Data listing
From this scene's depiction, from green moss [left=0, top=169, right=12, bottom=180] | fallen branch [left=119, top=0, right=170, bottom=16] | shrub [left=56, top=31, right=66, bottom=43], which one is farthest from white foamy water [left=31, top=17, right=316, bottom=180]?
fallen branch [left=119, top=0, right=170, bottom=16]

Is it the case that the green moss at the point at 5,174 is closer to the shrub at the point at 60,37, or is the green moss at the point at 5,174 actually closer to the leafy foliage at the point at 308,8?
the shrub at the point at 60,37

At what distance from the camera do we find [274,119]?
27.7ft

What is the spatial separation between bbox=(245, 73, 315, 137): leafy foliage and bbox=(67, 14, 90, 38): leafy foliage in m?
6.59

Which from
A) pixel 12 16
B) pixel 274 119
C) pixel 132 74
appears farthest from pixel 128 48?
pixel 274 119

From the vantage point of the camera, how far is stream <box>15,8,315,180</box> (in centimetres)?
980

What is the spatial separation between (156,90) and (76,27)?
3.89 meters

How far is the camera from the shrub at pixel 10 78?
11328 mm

--

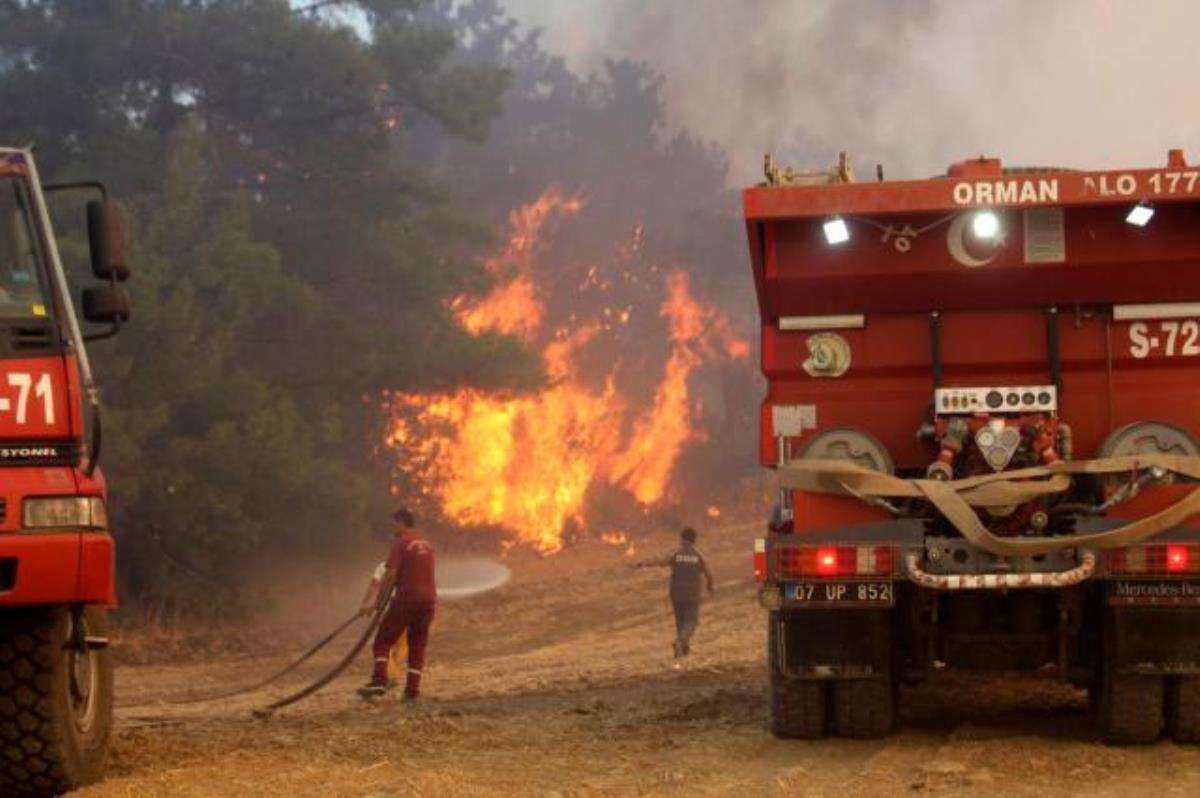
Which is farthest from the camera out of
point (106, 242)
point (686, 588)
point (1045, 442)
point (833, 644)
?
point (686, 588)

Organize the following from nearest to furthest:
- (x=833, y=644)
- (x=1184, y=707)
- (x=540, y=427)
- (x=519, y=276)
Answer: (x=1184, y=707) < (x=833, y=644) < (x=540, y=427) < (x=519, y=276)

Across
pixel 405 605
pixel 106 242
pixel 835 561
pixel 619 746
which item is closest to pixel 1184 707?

_THE TASK_: Repeat the records from the line with "From this scene's" to the line with "3.89 meters", keeping every line identical.

_SOLUTION BELOW_:
From this scene's depiction, from green moss [left=0, top=169, right=12, bottom=180] | fallen branch [left=119, top=0, right=170, bottom=16] | shrub [left=56, top=31, right=66, bottom=43], which one is farthest from white foamy water [left=31, top=17, right=316, bottom=180]?
fallen branch [left=119, top=0, right=170, bottom=16]

Is it the case that the green moss at the point at 5,174 is closer to the shrub at the point at 60,37, or is the green moss at the point at 5,174 actually closer to the leafy foliage at the point at 308,8?
the shrub at the point at 60,37

At what distance from the camera do we find [274,119]?
27.7ft

What is the spatial separation between bbox=(245, 73, 315, 137): leafy foliage and bbox=(67, 14, 90, 38): leafy foliage in m?
6.59

Which from
A) pixel 12 16
B) pixel 274 119
C) pixel 132 74
appears farthest from pixel 128 48?
pixel 274 119

From the vantage point of the camera, how far is stream <box>15,8,315,180</box> (in centimetres)?
980

What is the spatial separation between (156,90) and (76,27)?
3.89 meters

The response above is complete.